Everything from the line holding "bourdon et fleur" through the last line below must be repeated exactly, and nothing else.

━━━━━━━━

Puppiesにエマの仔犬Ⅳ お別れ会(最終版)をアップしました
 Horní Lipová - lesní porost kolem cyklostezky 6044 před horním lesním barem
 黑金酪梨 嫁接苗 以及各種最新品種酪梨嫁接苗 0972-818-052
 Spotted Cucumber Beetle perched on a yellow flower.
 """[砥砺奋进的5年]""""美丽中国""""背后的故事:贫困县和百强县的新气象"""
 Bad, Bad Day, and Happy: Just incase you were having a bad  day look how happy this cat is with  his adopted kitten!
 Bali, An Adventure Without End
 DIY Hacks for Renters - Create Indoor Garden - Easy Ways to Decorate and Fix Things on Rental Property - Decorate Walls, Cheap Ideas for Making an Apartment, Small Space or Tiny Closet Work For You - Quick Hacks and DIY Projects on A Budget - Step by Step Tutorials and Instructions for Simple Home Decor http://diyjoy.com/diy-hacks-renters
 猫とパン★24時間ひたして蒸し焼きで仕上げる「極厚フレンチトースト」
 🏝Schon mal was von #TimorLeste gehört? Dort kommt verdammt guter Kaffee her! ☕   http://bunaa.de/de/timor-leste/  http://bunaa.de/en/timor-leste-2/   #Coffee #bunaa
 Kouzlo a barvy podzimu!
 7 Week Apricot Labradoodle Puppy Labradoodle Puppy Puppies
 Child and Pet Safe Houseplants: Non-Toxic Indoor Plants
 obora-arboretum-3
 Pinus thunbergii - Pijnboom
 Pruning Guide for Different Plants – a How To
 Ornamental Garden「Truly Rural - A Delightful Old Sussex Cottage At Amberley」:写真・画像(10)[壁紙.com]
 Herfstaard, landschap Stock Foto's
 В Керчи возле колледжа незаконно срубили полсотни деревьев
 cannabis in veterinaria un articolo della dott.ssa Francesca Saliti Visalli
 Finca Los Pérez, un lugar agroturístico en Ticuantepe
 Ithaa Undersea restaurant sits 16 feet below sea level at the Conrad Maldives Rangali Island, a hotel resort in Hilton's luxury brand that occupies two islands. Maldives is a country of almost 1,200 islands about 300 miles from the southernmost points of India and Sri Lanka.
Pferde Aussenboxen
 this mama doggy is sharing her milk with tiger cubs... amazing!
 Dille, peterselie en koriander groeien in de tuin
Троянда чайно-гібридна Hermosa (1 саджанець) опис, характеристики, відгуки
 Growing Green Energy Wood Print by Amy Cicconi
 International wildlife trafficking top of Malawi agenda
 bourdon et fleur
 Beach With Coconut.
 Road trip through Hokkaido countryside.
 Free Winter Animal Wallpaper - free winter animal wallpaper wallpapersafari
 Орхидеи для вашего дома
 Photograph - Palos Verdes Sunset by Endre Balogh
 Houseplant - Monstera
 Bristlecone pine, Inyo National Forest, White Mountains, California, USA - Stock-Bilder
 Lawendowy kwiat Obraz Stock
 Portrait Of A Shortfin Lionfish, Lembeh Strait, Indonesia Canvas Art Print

━━━━━━━━

→ **RESULT OF THIS TASK**
 bourdon et fleur
 Beach With Coconut.
 Road trip through Hokkaido countryside.
 Free Winter Animal Wallpaper - free winter animal wallpaper wallpapersafari
 Орхидеи для вашего дома
 Photograph - Palos Verdes Sunset by Endre Balogh
 Houseplant - Monstera
 Bristlecone pine, Inyo National Forest, White Mountains, California, USA - Stock-Bilder
 Lawendowy kwiat Obraz Stock
 Portrait Of A Shortfin Lionfish, Lembeh Strait, Indonesia Canvas Art Print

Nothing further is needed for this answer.